Aim of the task: Give everything in the material below, from the line containing "Looking at this image, which of" down to the last line, as a Markdown table with the columns Row and Text. Put each line's number in Row and the line itself in Text, and leave out blank lines.

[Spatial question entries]
::::::::::

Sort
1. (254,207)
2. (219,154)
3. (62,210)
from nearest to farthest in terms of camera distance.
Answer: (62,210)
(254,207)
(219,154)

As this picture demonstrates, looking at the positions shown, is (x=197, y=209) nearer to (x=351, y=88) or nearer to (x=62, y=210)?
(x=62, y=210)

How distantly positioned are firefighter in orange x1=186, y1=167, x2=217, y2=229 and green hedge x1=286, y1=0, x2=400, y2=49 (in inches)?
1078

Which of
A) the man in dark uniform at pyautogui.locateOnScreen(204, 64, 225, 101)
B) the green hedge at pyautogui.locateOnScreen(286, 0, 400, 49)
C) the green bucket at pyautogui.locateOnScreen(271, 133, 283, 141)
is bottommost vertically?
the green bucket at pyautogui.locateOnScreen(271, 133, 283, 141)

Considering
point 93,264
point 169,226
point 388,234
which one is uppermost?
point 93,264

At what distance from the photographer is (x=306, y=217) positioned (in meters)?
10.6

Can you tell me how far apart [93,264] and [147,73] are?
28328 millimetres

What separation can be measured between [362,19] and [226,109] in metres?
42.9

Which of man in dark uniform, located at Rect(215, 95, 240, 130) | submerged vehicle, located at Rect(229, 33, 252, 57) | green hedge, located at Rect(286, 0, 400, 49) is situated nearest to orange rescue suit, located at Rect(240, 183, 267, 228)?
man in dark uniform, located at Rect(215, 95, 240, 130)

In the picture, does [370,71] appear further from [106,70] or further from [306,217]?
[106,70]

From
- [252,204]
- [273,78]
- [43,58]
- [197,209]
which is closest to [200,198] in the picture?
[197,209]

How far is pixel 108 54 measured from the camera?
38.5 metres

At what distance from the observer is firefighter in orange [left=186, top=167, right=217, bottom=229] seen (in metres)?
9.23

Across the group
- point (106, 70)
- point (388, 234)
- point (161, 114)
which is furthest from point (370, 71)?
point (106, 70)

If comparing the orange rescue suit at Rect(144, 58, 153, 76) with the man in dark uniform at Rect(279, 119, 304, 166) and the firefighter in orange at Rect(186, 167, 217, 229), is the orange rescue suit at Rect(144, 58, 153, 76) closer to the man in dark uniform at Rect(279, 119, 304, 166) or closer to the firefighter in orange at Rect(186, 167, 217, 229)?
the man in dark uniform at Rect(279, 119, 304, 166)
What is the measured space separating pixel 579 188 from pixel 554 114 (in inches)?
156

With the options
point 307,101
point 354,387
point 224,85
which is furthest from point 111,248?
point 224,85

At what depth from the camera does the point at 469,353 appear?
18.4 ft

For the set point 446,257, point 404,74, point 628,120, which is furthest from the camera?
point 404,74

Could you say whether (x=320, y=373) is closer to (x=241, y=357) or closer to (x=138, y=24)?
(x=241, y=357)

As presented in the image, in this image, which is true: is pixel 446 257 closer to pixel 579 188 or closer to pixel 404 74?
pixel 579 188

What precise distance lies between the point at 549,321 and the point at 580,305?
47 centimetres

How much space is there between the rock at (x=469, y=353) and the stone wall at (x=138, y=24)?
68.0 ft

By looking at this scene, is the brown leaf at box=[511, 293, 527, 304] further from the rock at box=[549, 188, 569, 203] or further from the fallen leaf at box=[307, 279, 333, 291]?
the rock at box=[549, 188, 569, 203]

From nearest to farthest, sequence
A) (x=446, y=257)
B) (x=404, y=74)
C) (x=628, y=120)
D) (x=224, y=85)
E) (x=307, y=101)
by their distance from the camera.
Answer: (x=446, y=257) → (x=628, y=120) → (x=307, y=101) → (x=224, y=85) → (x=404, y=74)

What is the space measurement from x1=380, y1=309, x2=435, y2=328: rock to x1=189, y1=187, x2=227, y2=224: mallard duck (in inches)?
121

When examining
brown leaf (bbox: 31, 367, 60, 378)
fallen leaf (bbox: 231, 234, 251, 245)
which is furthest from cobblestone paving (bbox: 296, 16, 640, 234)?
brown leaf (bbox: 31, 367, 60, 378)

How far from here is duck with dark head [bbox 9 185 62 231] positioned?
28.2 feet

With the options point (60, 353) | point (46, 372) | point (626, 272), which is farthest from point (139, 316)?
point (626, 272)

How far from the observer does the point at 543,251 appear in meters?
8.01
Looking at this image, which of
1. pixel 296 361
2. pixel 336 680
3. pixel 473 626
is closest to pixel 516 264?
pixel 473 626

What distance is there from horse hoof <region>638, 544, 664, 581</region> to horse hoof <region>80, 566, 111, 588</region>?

::::::::::

Solution to the exercise:
| Row | Text |
|---|---|
| 1 | Looking at this image, which of |
| 2 | 1. pixel 296 361 |
| 3 | 2. pixel 336 680 |
| 4 | 3. pixel 473 626 |
| 5 | is closest to pixel 516 264? |
| 6 | pixel 473 626 |
| 7 | What distance is there from horse hoof <region>638, 544, 664, 581</region> to horse hoof <region>80, 566, 111, 588</region>? |